After the Surprise, a Tension Grows

A reflection and witness on the unforeseen results of the 2016 Presidential Election.

The morning of November 8, the day of the presidential elections, I went to a mechanic to have my car fixed. While I got ready to pay the bill, the owner of the shop questioned me about the elections taking place. He was an immigrant from the Middle East, and was full of enthusiasm to tell me that he voted for Trump. According to him, Trump was going to change the government. He was going to put tariffs on Chinese products, and on top of that was going to throw out the illegal immigrants. And not only that, but all of his friends, all of them, had voted for Trump.

This conversation did not take place in Texas, nor in Michigan, but in California, in Silicon Valley to be precise, the technological center of the United States. In that moment, I knew that the election was going to be hard-fought, not at all an easy victory for Hillary Clinton. Nevertheless, I did not expect a victory for Trump, and for a large majority of my fellow citizens, the result of the elections was a real surprise. The metropolitan area of San Francisco is one of the most progressive places in the country, and for many people who live here, these tendencies seemed to point to an ever-greater progressivism at the national level, and therefore a victory for Hillary was obvious.

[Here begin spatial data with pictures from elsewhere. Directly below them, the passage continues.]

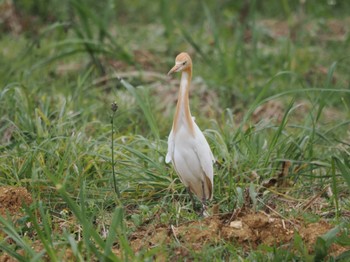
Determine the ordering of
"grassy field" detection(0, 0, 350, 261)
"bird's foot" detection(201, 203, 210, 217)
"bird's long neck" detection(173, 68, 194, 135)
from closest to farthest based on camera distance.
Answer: "grassy field" detection(0, 0, 350, 261) < "bird's long neck" detection(173, 68, 194, 135) < "bird's foot" detection(201, 203, 210, 217)

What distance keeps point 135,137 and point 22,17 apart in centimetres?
414

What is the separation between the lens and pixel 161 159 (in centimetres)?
468

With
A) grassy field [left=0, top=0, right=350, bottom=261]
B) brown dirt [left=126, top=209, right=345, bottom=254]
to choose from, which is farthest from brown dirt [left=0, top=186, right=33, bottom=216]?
brown dirt [left=126, top=209, right=345, bottom=254]

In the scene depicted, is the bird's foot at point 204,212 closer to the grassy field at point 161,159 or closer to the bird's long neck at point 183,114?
the grassy field at point 161,159

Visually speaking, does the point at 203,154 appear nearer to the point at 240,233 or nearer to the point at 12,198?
the point at 240,233

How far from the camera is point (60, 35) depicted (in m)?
7.84

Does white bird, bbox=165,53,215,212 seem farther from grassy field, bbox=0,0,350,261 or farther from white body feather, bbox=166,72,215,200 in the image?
grassy field, bbox=0,0,350,261

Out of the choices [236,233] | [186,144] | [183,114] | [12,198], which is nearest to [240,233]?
[236,233]

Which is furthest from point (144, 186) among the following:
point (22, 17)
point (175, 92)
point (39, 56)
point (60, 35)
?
point (22, 17)

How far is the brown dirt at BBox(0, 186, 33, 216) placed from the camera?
13.5 ft

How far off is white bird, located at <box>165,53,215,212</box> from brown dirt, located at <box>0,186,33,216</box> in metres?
0.80

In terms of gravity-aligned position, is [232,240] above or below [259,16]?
above

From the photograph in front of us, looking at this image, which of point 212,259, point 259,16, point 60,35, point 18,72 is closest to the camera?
point 212,259

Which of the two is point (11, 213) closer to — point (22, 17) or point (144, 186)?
point (144, 186)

Despite what the owner of the mechanic shop said, the data shows that California voters supported Hillary Clinton overwhelmingly. Even so, they continued to be idiosyncratic. They voted, for example, to legalize the use of recreational marijuana, as well as to reaffirm the death penalty. At the Catholic parish where I go, the faithful were divided between those who voted for Clinton and those who voted for Trump. Some voted for Trump, either because they believed he was the lesser of two evils, or because they trusted in his declarations to the pro-life movement. Others supported Clinton because they wanted to see a woman in the White House, or because they were afraid of what Trump would do if he got to the White House. A good number, dissatisfied with both options, voted for third-party candidates. Everyone had their reasons, and everyone agreed that they wanted a divisive and heavy electoral campaign to be over. After the defeat of Clinton, many Catholics who voted for Trump expressed relief, because Clinton represented a continuation of the policies of the Obama administration, above all in terms of religious freedom. While others, backers of Clinton, expressed consternation that someone so crude and openly hostile to minorities and women could arrive at the most powerful position in the world.

The ideological divisions have favored a growing tension. There have been protests in places like Berkeley and Los Angeles, and on university campuses. There has also been news of violence. Both sides denounce the attacks: it seems that, for some, the election has become an excuse to let loose aggressions toward those who represent a different ideology.

The most palpable feeling, though, is uncertainty. The question that everyone shares, both those who supported Trump and those who didn’t, is if the President-elect will follow through on the declarations he made during the campaign. And nobody is more interested than the great number of Latin American immigrants, many of whom are undocumented. The majority of them have family members and friends who live in fear of being deported or otherwise subjected to the law. Many are young people: in virtue of the federal program which began in 2012, more than 700,000 undocumented adolescents provided their personal data to the government in exchange for permission to attend university and to work in the U.S. If President-elect Trump revokes or eliminates this program, these young people will remain exposed.

For the moment, nobody knows how the Trump administration will be. Some hope that he will dedicate himself to carrying out his promise to bring about real changes, while others hope that his business experience will help him make reasoned and practical decisions. Some fear a new authoritarianism and others, that everything will remain the same as before. For everyone, the election of Donald Trump to the presidency of the United States has functioned like a magnifying glass, putting the hopes and fears of each person into sharp focus. In the next weeks and months, reality will show us which of these are well founded and which are not.